## TASK INSTRUCTIONS
Return verbatim the run of lines that opens with the line holding "body_size: -1289" and closes with the last line of the records.

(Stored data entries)
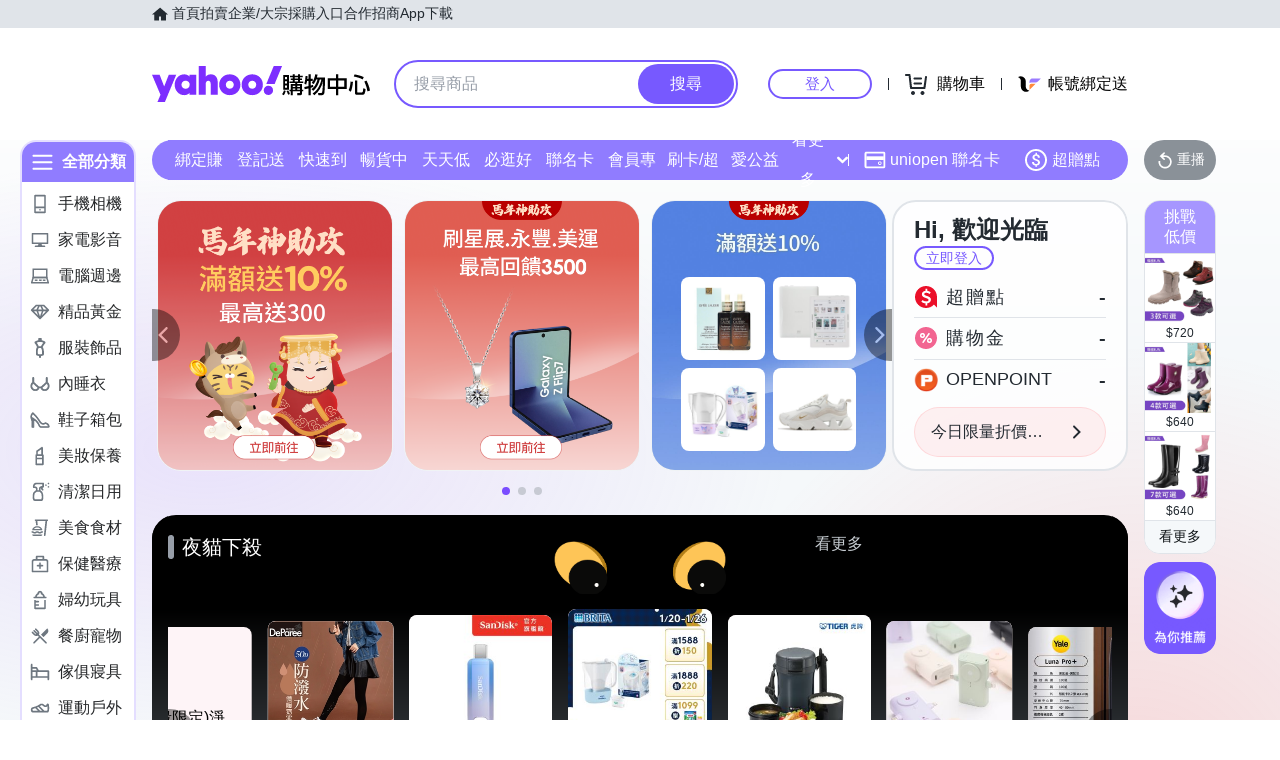

--- FILE ---
content_type: application/javascript; charset=utf-8
request_url: https://bw.scupio.com/ssp/initid.aspx?mode=L&cb=0.6718411116539931&mid=0
body_size: 246
content:
cb({'id':'CRL20260123031410267301'});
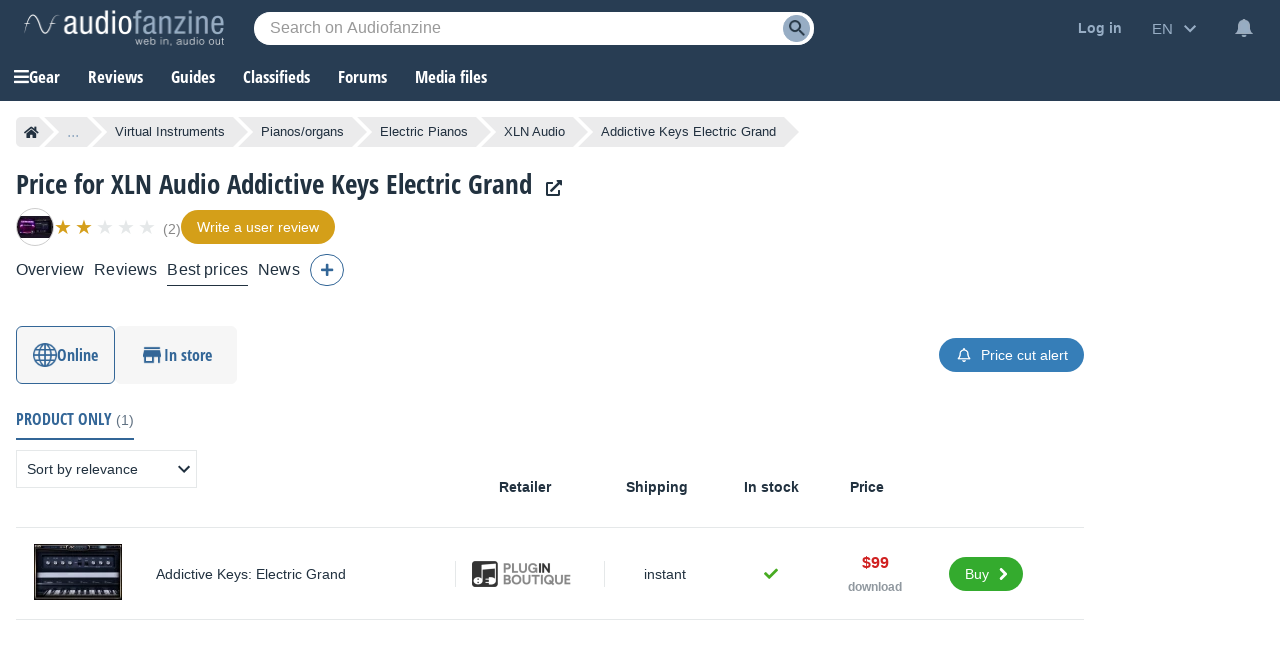

--- FILE ---
content_type: text/html; charset=utf-8
request_url: https://www.google.com/recaptcha/api2/aframe
body_size: 267
content:
<!DOCTYPE HTML><html><head><meta http-equiv="content-type" content="text/html; charset=UTF-8"></head><body><script nonce="efBWgHXS6I9GebN_TanEwA">/** Anti-fraud and anti-abuse applications only. See google.com/recaptcha */ try{var clients={'sodar':'https://pagead2.googlesyndication.com/pagead/sodar?'};window.addEventListener("message",function(a){try{if(a.source===window.parent){var b=JSON.parse(a.data);var c=clients[b['id']];if(c){var d=document.createElement('img');d.src=c+b['params']+'&rc='+(localStorage.getItem("rc::a")?sessionStorage.getItem("rc::b"):"");window.document.body.appendChild(d);sessionStorage.setItem("rc::e",parseInt(sessionStorage.getItem("rc::e")||0)+1);localStorage.setItem("rc::h",'1769422027120');}}}catch(b){}});window.parent.postMessage("_grecaptcha_ready", "*");}catch(b){}</script></body></html>

--- FILE ---
content_type: application/javascript; charset=utf-8
request_url: https://fundingchoicesmessages.google.com/f/AGSKWxUJe9U2F4PdCgdKfoM-tPku10NXuwY_A4fVmLB1O6jT959XhlcCdehd0Su2WDpnh9w3w3rWGLn-vMWl65ffNNPr4EOTjhcCaMPIm3qR35KF8NxsRn3u8h7BbG7eRPWGl5_uBS2r1qB_RBKeAa4-sh2BlQqlqZp6R9BQgFf0NZoDrQysMmgEg2KosTMy/_/advert32._pushads..be/ads//ad_slots./sidelinead.
body_size: -1289
content:
window['4bec1509-b243-4b43-a7ef-1b9e6165892b'] = true;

## TASK RESULT
body_size: -1289
content:
window['4bec1509-b243-4b43-a7ef-1b9e6165892b'] = true;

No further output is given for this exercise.